--- DOCUMENT EXTRACT Enclosed Below ---

Seqanswers Leaderboard Ad

Collapse

Announcement

Collapse
No announcement yet.
X
 
  • Filter
  • Time
  • Show
Clear All
new posts

  • #16
    Why 50

    Originally posted by blakeoft View Post
    You can use bamToBed from bedtools to convert from bam to bed format as you have mentioned. It's quite easy to adjust the start and end site of reads in bed format. I'm not an awk master, so there's probably a better way to do this, but it should work:

    Code:
    awk 'BEGIN {OFS = "\t"} ; {if ($6 == "+") print $1, $2 + 50, $3 + 50, $4, $5, $6; else print $1, $2 - 50, $3 - 50, $4, $5, $6}' alignment.bed > alignment_shifted.bed
    That will shift the start and end forward by fifty base pairs if the strand is +, backward if the strand is -, and print fields 1 through 6. If you need more fields, just tack them on the end.


    I don't think 50 is the number to shift. In Jason's paper, they did "all reads aligning to the + strand were offset by +4 bp, and all reads aligning to the – strand were offset −5 bp". In fact, whether you shift or not, the distribution of reads will not significantly change.

    Comment


    • #17
      Originally posted by dariober View Post
      I was going to say this myself. I treated ATAC-Seq libraries pretty much like ChIP-Seq libraries.

      Trim adapters -> Align (bwa mem) -> Remove reads in blacklist regions if applicable (https://sites.google.com/site/anshul...cts/blacklists) -> Remove reads with MAPQ < 10 or there about -> Remove duplicates (debatable, but I tend to see better results w/o dups) -> call peaks (macs2, with mitochondrial reads removed, see below)

      We find 10s to 100s of thousands of peaks, quite sharp, often mapping to transcription start sites. A feature we find in our data and in the published one is the large number of reads mapping to the mitochondrial genome (up to 40-60%), but it can vary a lot. So I prefer to remove these reads before peak calling.
      Hi Dariober,

      I'm also analyzing ATAC-seq data. I did in a similar way to your procedure:

      1. Map to hg19 with bowtie2 (-X 2000).
      2. Remove reads with MAPQ < 10 and sort bam file using samtools.
      3. Remove duplicates using picard tools.
      4. Merge sorted bam of four replicates together.
      5. Get cutting position for each fragment and visualize cutting frequency (per basepair) in IGV.

--- End of Enclosed DOCUMENT EXTRACT ---

## [WHAT YOU ARE ASKED TO DO]
In the ATAC-seq forum thread, by how much were reads aligning to the – strand offset in Jason's paper?

--- INFORMATION PROVIDED Enclosed Below ---

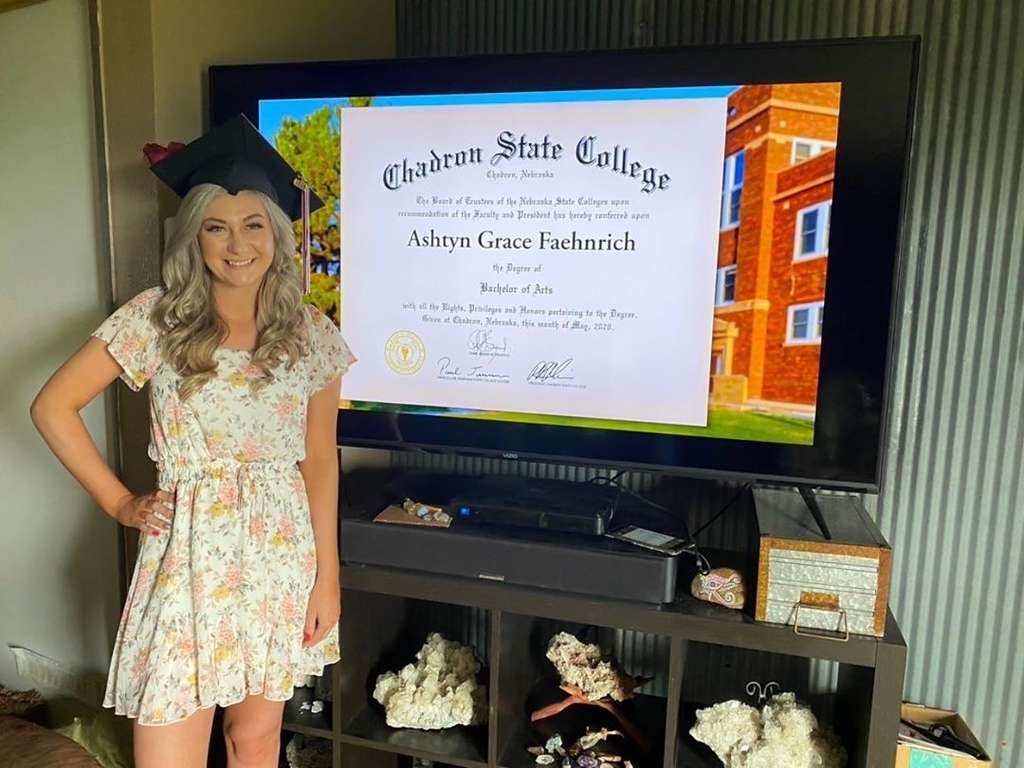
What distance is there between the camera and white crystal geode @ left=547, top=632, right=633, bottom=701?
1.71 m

--- End of Enclosed INFORMATION PROVIDED ---
--- INFORMATION PROVIDED Enclosed Below ---

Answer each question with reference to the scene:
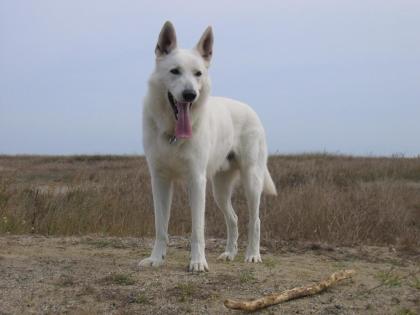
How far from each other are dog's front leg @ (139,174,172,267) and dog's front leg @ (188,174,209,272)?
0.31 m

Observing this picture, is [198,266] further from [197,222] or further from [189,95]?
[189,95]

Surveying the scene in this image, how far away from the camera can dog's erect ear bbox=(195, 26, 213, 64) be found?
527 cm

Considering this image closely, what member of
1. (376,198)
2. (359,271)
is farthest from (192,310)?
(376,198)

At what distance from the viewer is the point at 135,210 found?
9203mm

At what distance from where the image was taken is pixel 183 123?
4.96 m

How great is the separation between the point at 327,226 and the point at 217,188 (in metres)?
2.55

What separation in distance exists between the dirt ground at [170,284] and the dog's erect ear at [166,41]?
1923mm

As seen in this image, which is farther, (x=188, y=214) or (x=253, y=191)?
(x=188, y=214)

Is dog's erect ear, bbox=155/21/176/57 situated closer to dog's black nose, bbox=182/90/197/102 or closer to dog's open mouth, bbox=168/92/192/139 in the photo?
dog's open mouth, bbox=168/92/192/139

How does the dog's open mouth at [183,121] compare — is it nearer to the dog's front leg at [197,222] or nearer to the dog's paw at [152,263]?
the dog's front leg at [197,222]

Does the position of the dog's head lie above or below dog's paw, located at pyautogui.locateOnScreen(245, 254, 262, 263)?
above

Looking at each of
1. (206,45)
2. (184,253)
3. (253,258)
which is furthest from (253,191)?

--- End of Enclosed INFORMATION PROVIDED ---

## [RESULT OF THE EXERCISE]
They were offset by −5 bp.